La schiuma dell’Alaco ha un color marrone. C’è chi esorta a berla, ma l’esercizio richiede una certa dose di coraggio. Specie dopo aver dato un’occhiata alle analisi chieste da chi con quest’acqua convive da anni e cerca di venire a capo della questione della potabilità. I test hanno dato un responso chiarissimo: le quantità di ferro e manganese sono al di sopra della norma, così come la torbidità dei campioni analizzati. Secondo i cittadini è colpa dell’invaso dell’Alaco, una diga a mille metri d’altezza, nel territorio comunale di Brognaturo, che garantisce l’acqua potabile a circa 400mila persone, a cavallo tra le province di Vibo e Catanzaro.

....

■ **Elenco dei compiti**:
a) Ricopia dal brano sull'acqua dell'Alaco tutto ciò che va da "La schiuma dell’Alaco" giù fino a "Vibo e Catanzaro.".
b) Secondo il brano sull'acqua dell'Alaco, a quante persone l'invaso garantisce l'acqua potabile?
c) Prosegui il brano sull'acqua dell'Alaco a partire dalla sua ultima frase.

■ **Dati riportati**:

....

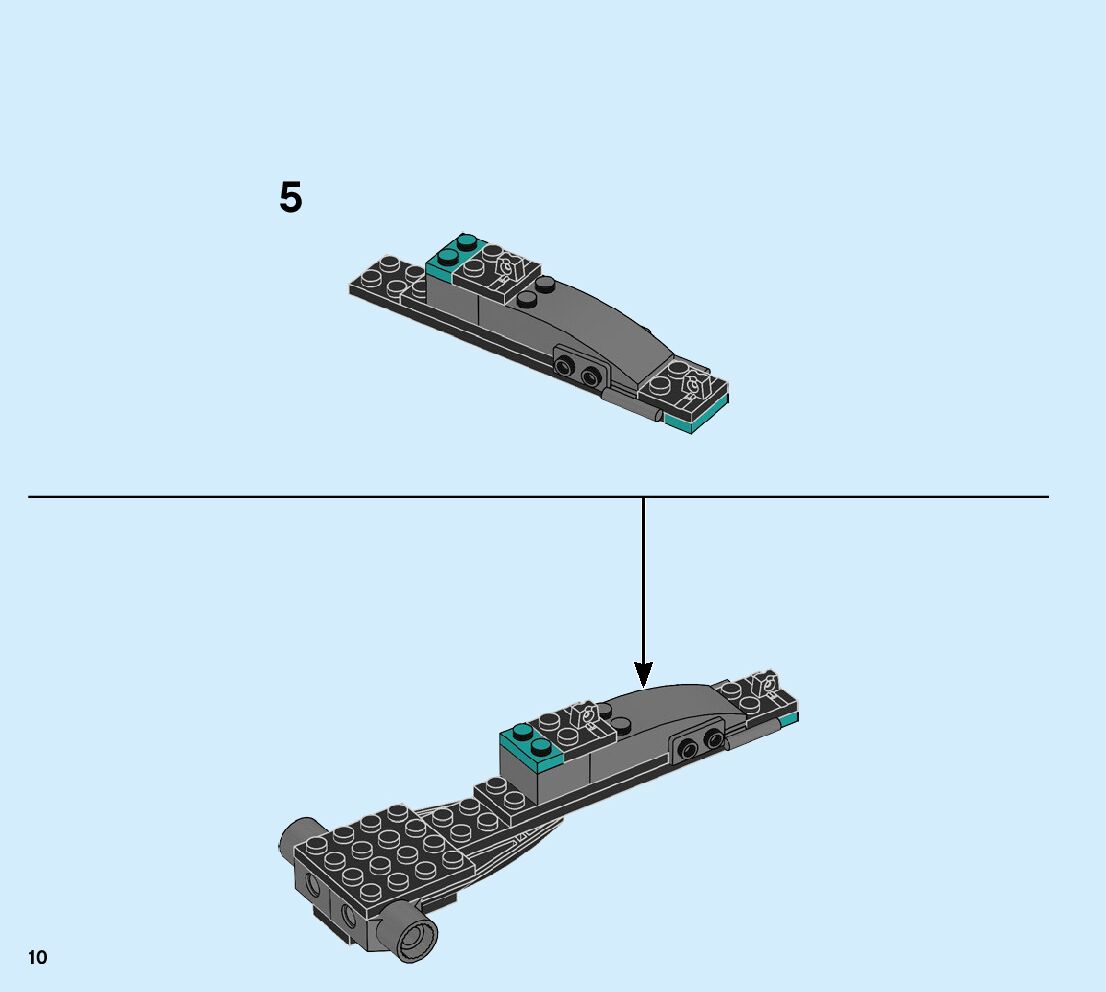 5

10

....

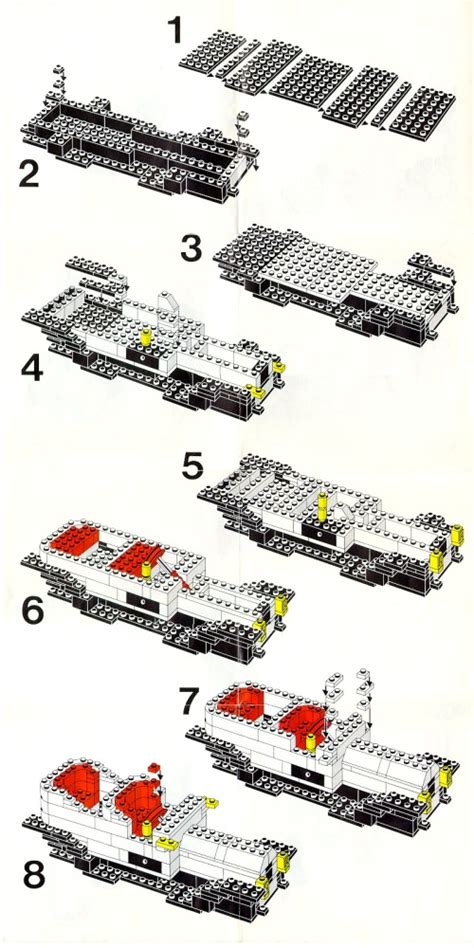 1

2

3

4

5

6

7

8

....

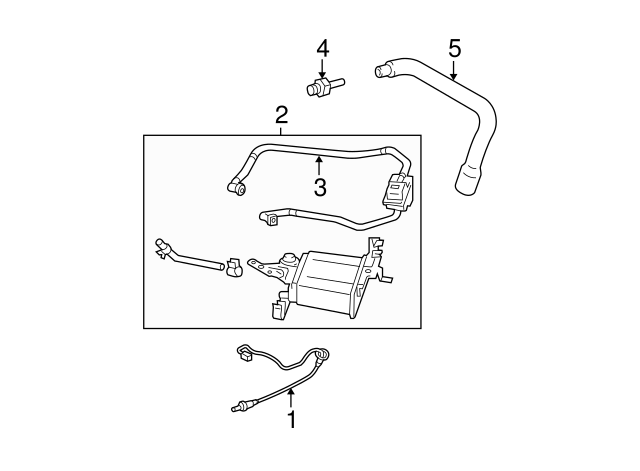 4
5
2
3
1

....

■ **Soluzioni**:
a)
La schiuma dell’Alaco ha un color marrone. C’è chi esorta a berla, ma l’esercizio richiede una certa dose di coraggio. Specie dopo aver dato un’occhiata alle analisi chieste da chi con quest’acqua convive da anni e cerca di venire a capo della questione della potabilità. I test hanno dato un responso chiarissimo: le quantità di ferro e manganese sono al di sopra della norma, così come la torbidità dei campioni analizzati. Secondo i cittadini è colpa dell’invaso dell’Alaco, una diga a mille metri d’altezza, nel territorio comunale di Brognaturo, che garantisce l’acqua potabile a circa 400mila persone, a cavallo tra le province di Vibo e Catanzaro.

b) A circa 400mila persone, tra le province di Vibo e Catanzaro.

c)
La Diga dell’Alaco è un’altra incompiuta. L’invaso era stato terminato da Sorical, la Società risorse idriche calabresi, nel 2004. Ma dal 2006 è cambiato tutto. C’era da render potabile l’acqua che arrivava dalla diga. E la società mista (il cui socio privato è la multinazionale francese Veolia) aveva un obiettivo virtuoso: quello di inviare più acqua ai Comuni. Come lo abbia perseguito, però, ha lasciato perplessi i tecnici. Le procedure basilari da seguire per preparare l’acqua al trattamento sono state adottate in maniera troppo rapida, approssimativa. Il risultato? Il liquido che arriva dall’invaso ha caratteristiche chimico-fisiche molto variabili. È di qualità scadente, al limite della possibilità di trattamento. Inoltre contiene, come detto, una quantità elevatissima di manganese e ferro oltre a sostanze derivanti dalla decomposizione delle piante sommerse e un forte inquinamento batteriologico, dovuto a escrementi di animali. Nonostante tutto, si è continuato con la potabilizzazione, senza neppure installare due analizzatori in continuo del ferro e del manganese.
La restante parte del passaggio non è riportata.